- [WORK TASK]:
Return each line of the entries that contains the word "smaller".

........

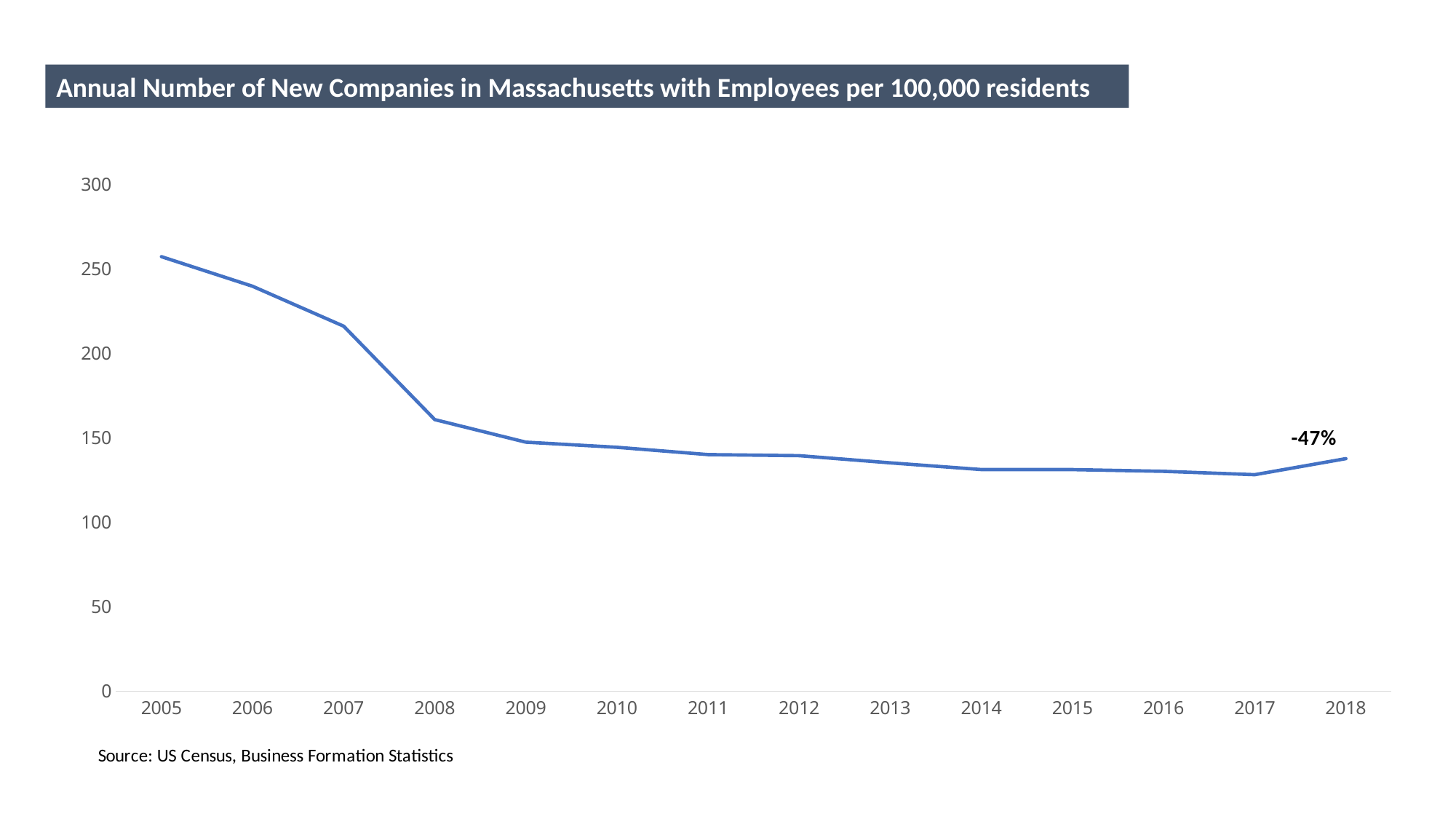
Which year has the larger value, 2005 or 2018? 2005 Is the value for 2008 greater or less than 150? greater Which year has the highest value on the chart? 2005 What percentage change is annotated at the end of the line near 2018? -47% Do the values generally rise or fall from 2005 to 2018? fall What kind of chart is shown on the slide? line chart Which year has the larger value, 2007 or 2009? 2007 Is the value for 2005 greater or less than 200? greater Is the value for 2017 greater or less than 150? less How many years are plotted along the x axis? 14 What is the title of the chart? Annual Number of New Companies in Massachusetts with Employees per 100,000 residents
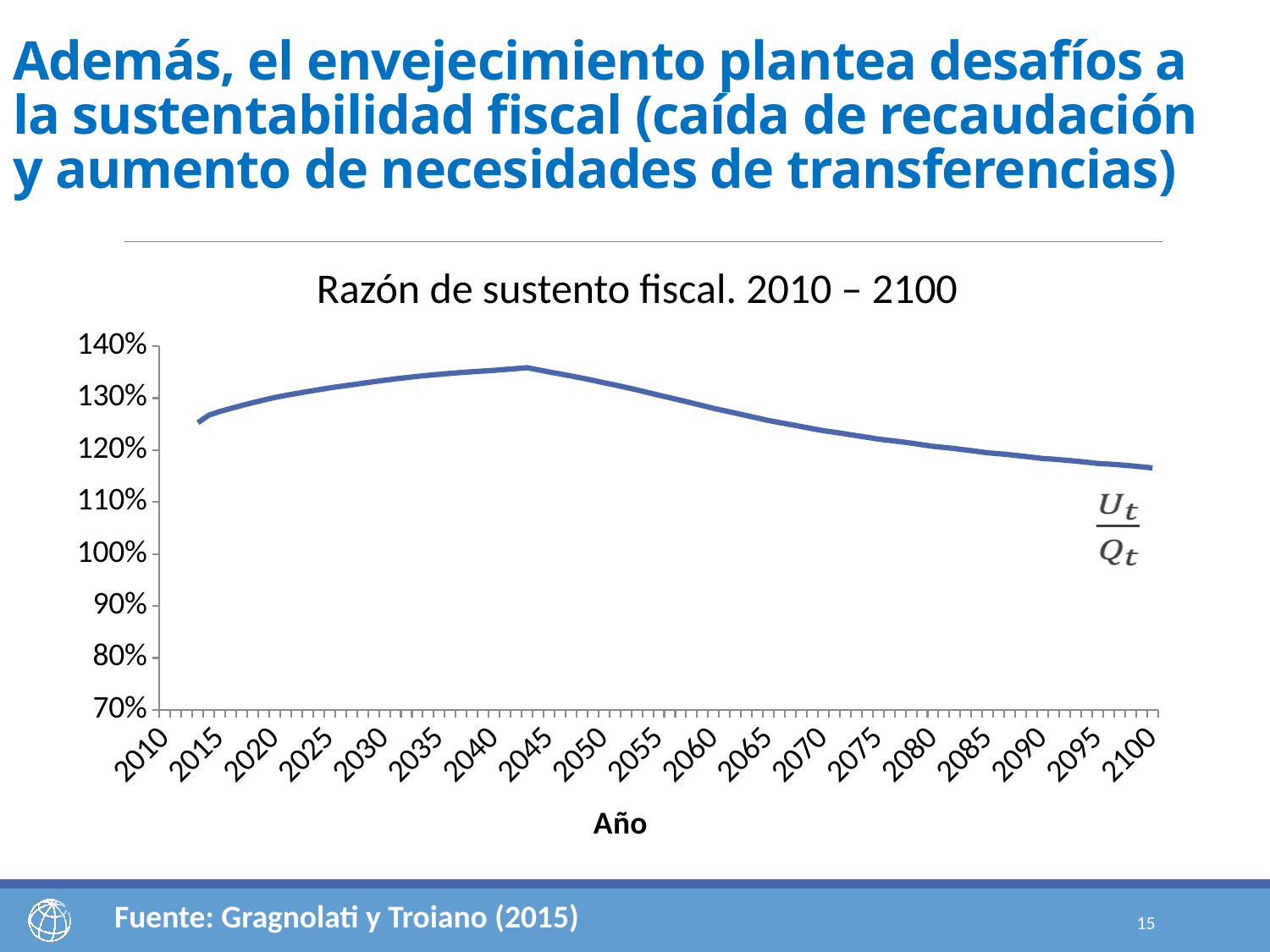
What is the label of the x axis? Año Is the value for 2015 greater or less than 120%? greater Is the value for 2100 greater or less than 120%? less What is the title of the chart? Razón de sustento fiscal. 2010 – 2100 Does the line rise or fall between 2045 and 2100? fall Which is larger, the value for 2045 or the value for 2100? 2045 Is the value for 2060 greater or less than 120%? greater What kind of chart is shown on the slide? Line chart How many year labels are shown on the x axis? 19 Which is larger, the value for 2015 or the value for 2100? 2015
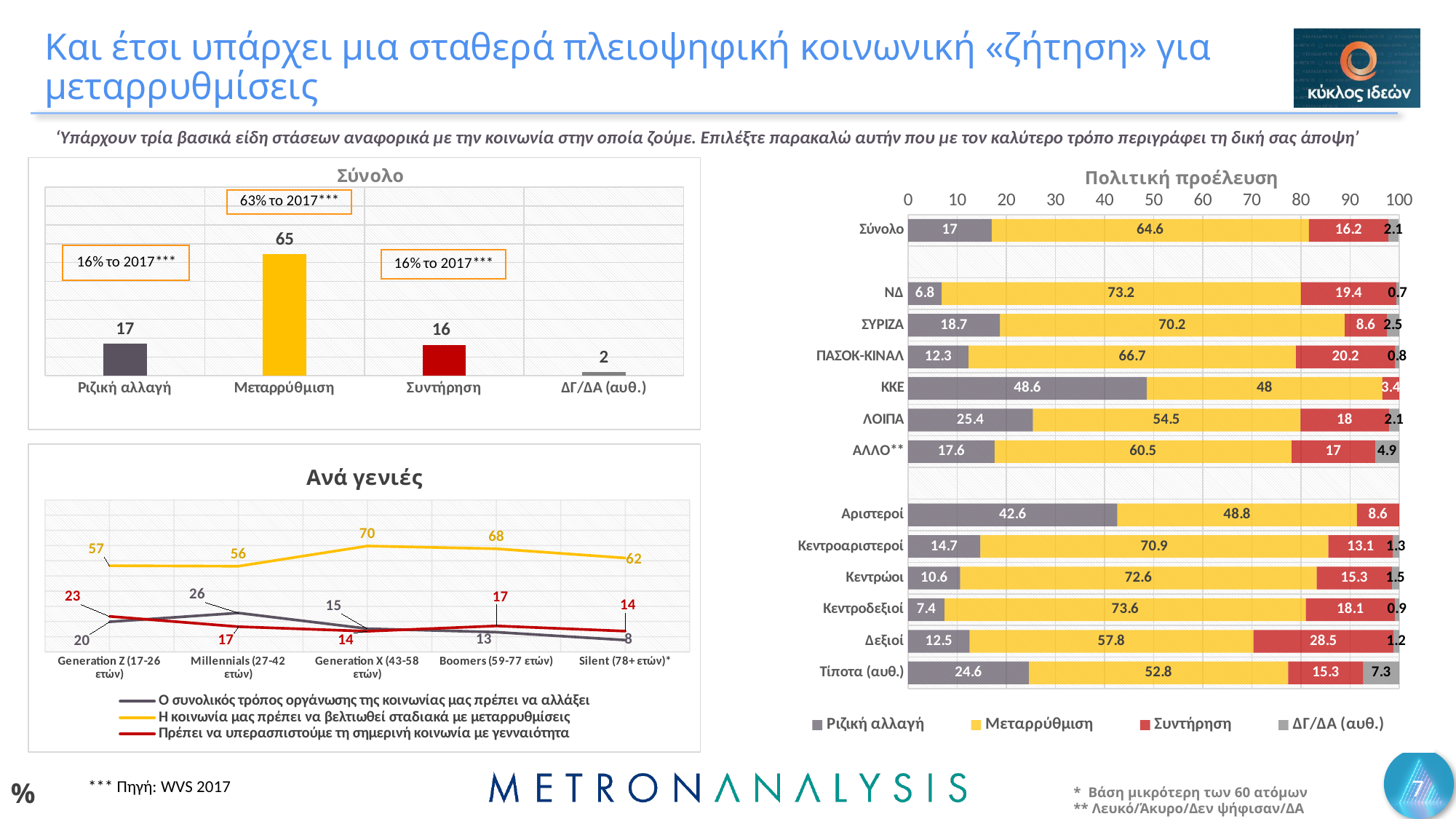
In the 'Σύνολο' chart, which category has the lowest value? ΔΓ/ΔΑ (αυθ.) In the 'Σύνολο' chart, what is the value for Μεταρρύθμιση? 65 In the 'Σύνολο' chart, how many categories are shown on the x axis? 4 In the 'Ανά γενιές' chart, how many series does the legend list? 3 In the 'Ανά γενιές' chart, what is the value of the yellow line for Generation X (43-58 ετών)? 70 In the 'Σύνολο' chart, what is the difference between Ριζική αλλαγή and Συντήρηση? 1 In the 'Πολιτική προέλευση' chart, which is larger: the Συντήρηση value for Δεξιοί or for ΣΥΡΙΖΑ? Δεξιοί In the 'Πολιτική προέλευση' chart, what is the difference between the Ριζική αλλαγή values for Αριστεροί and Κεντροαριστεροί? 27.9 In the 'Πολιτική προέλευση' chart, what is the Μεταρρύθμιση value for ΝΔ? 73.2 In the 'Ανά γενιές' chart, does the grey line ('Ο συνολικός τρόπος οργάνωσης της κοινωνίας μας πρέπει να αλλάξει') rise or fall from Millennials (27-42 ετών) to Silent (78+ ετών)*? Fall What kind of chart is 'Ανά γενιές'? Line chart In the 'Πολιτική προέλευση' chart, which category has the highest Ριζική αλλαγή value? ΚΚΕ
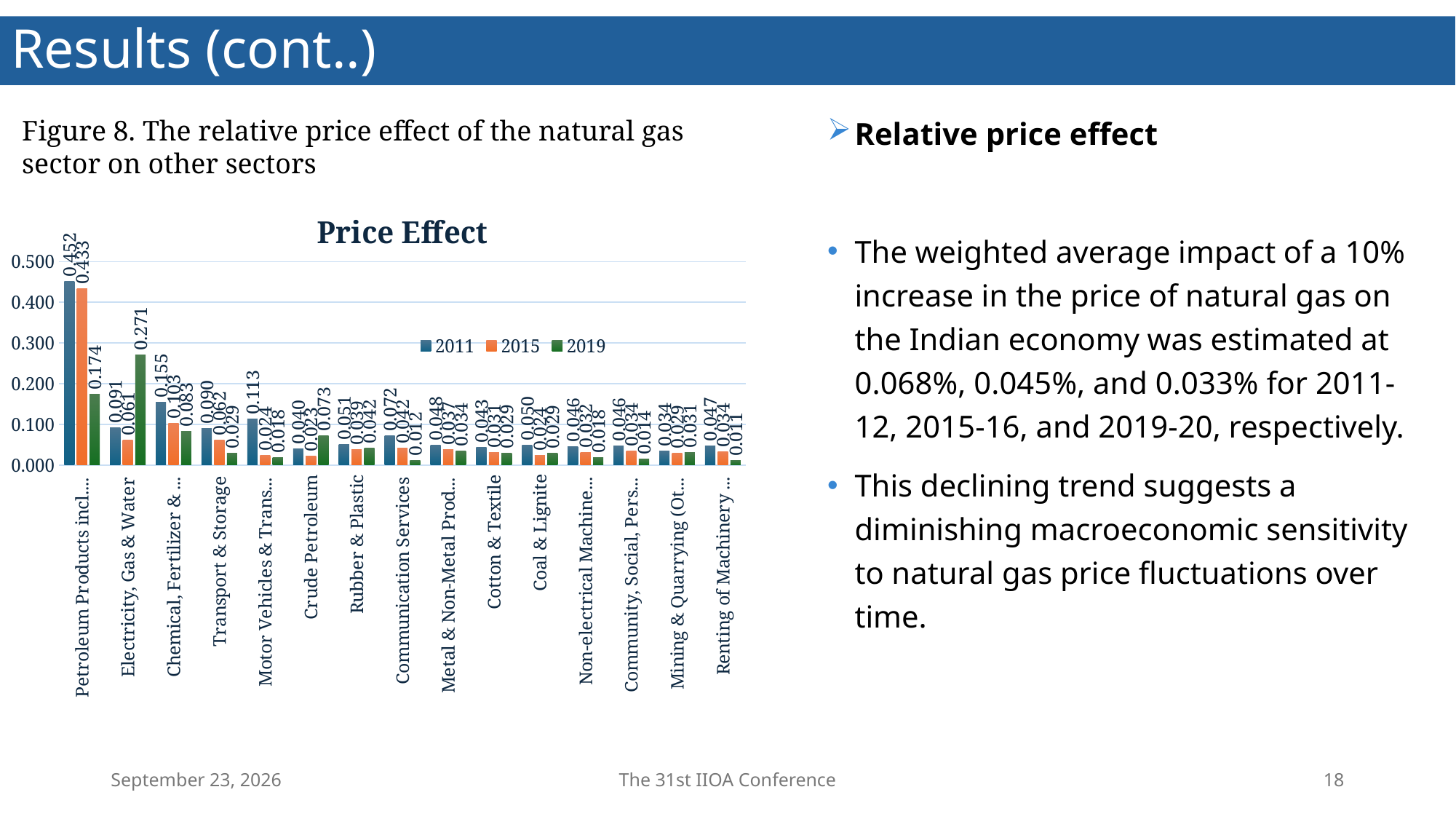
How many sectors are shown on the x axis? 15 What type of chart is shown on the slide? bar chart What is the 2019 value for Electricity, Gas & Water? 0.271 Which year has the highest value for Crude Petroleum? 2019 Is the 2011 value for Rubber & Plastic larger or smaller than the 2011 value for Cotton & Textile? larger What is the difference between the 2011 and 2019 values for Electricity, Gas & Water? 0.180 What is the 2015 value for Crude Petroleum? 0.023 Which year has the lowest value for Coal & Lignite? 2015 How many series does the legend list? 3 What is the title of the chart? Price Effect What is the 2011 value for Transport & Storage? 0.090 What is the 2019 value for Communication Services? 0.012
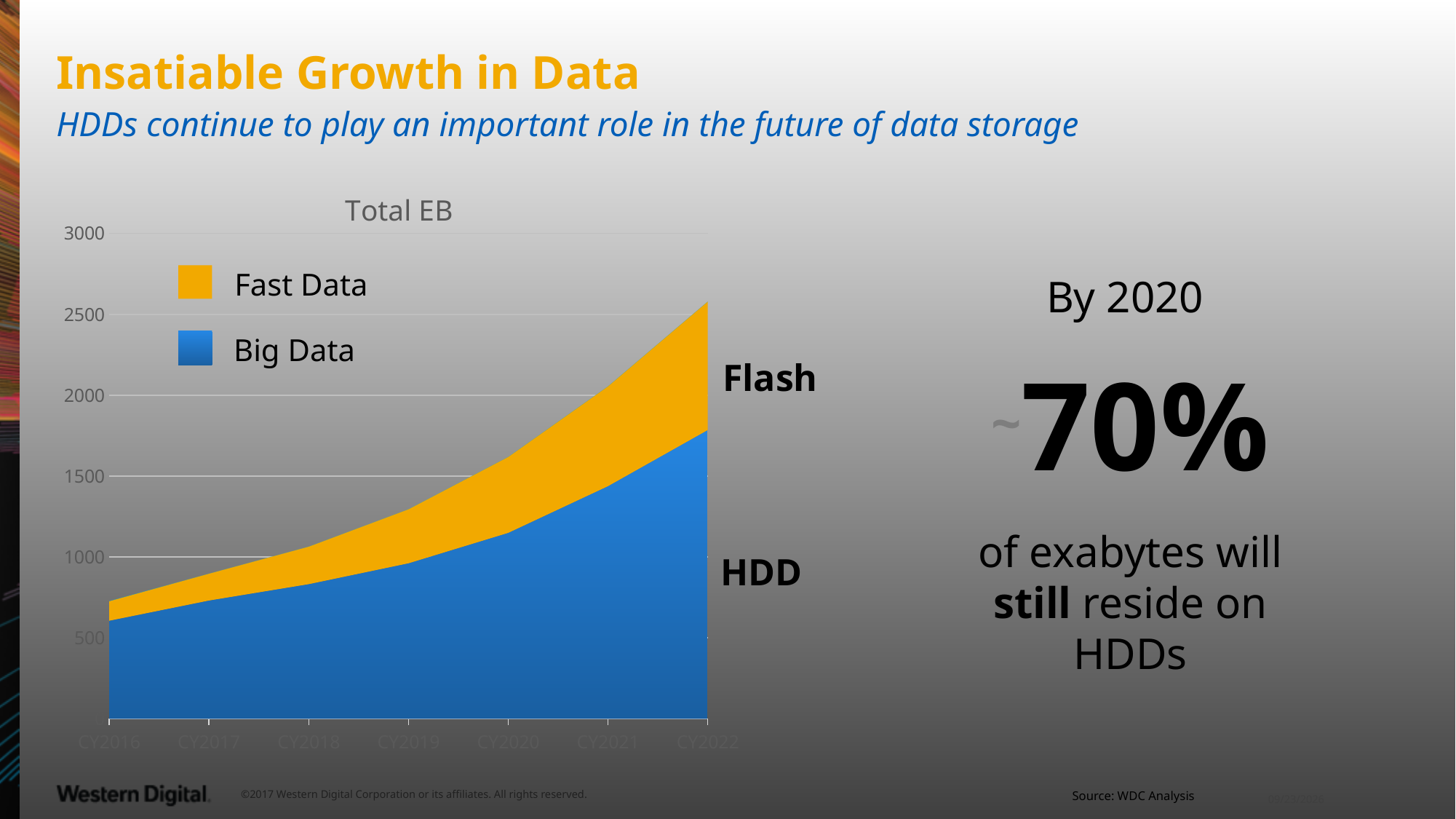
How many years are shown along the x axis of the chart? 7 Is the total EB for CY2022 greater or less than 2000? greater Which year has the lowest total EB in the chart? CY2016 Which year has the highest total EB in the chart? CY2022 What kind of chart is shown on the slide? Area chart Is the Big Data value for CY2022 greater or less than 1500? greater Which two series are listed in the chart legend? Fast Data and Big Data Do the total exabytes rise or fall from CY2016 to CY2022? Rise Is the total EB for CY2016 greater or less than 1000? less How many series does the chart legend list? 2 In CY2022, which series is larger, Big Data or Fast Data? Big Data What is the title of the chart? Total EB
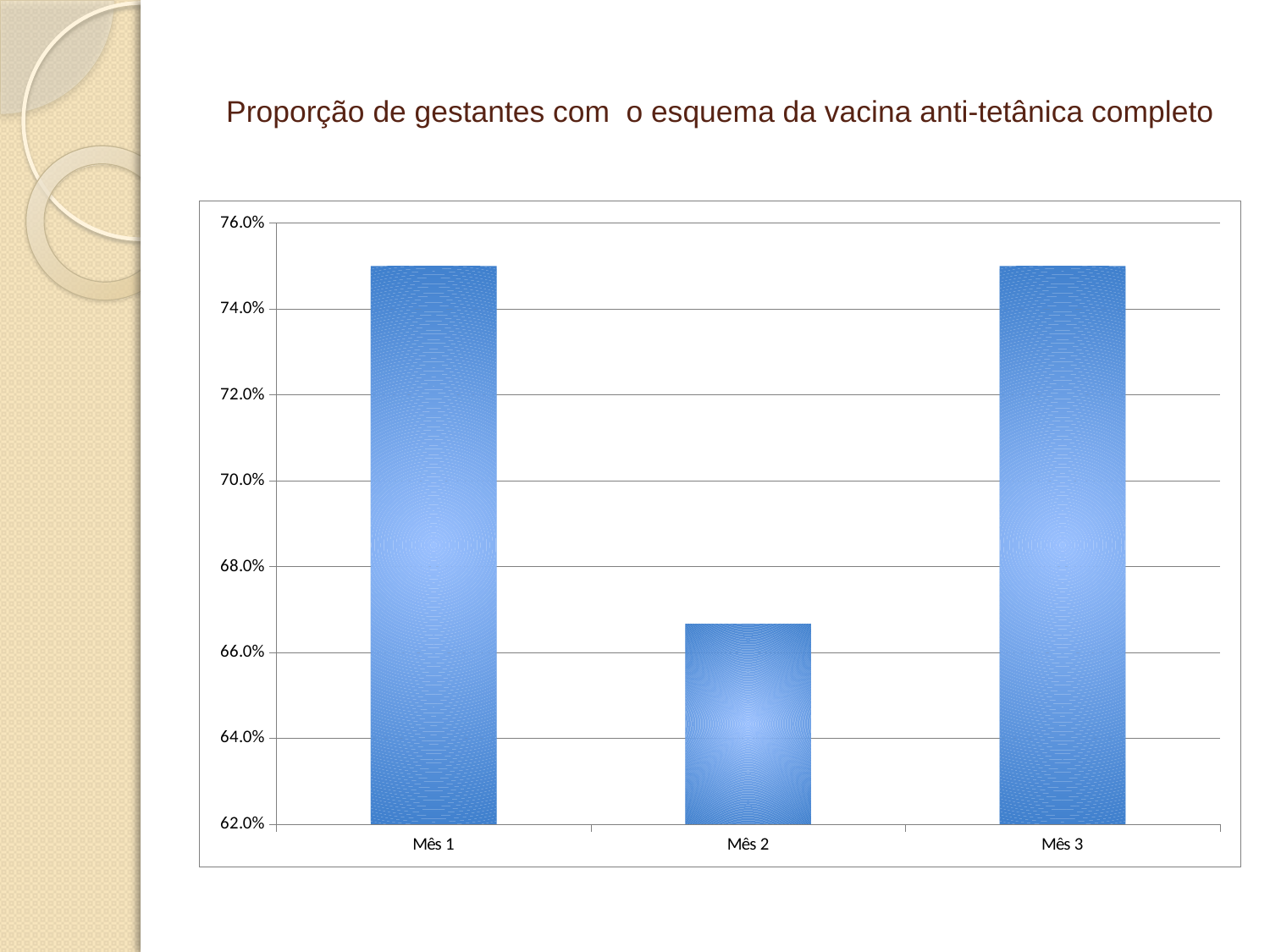
Which month has the lowest proportion in the chart? Mês 2 Which is larger, the value for Mês 1 or the value for Mês 2? Mês 1 Is the value for Mês 3 greater or less than 72.0%? greater Which is larger, the value for Mês 2 or the value for Mês 3? Mês 3 Is the value for Mês 1 greater or less than 74.0%? greater Is the value for Mês 2 greater or less than 68.0%? less What is the title of the slide above the chart? Proporção de gestantes com o esquema da vacina anti-tetânica completo How many categories are shown on the x axis of the chart? 3 Does the value fall or rise from Mês 1 to Mês 2? fall What kind of chart is shown on the slide? bar chart What is the lowest value shown on the y axis of the chart? 62.0%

........

- [EXERCISE RESULT]:
How many sectors are shown on the x axis? 15 What type of chart is shown on the slide? bar chart What is the 2019 value for Electricity, Gas & Water? 0.271 Which year has the highest value for Crude Petroleum? 2019 Is the 2011 value for Rubber & Plastic larger or smaller than the 2011 value for Cotton & Textile? larger What is the difference between the 2011 and 2019 values for Electricity, Gas & Water? 0.180 What is the 2015 value for Crude Petroleum? 0.023 Which year has the lowest value for Coal & Lignite? 2015 How many series does the legend list? 3 What is the title of the chart? Price Effect What is the 2011 value for Transport & Storage? 0.090 What is the 2019 value for Communication Services? 0.012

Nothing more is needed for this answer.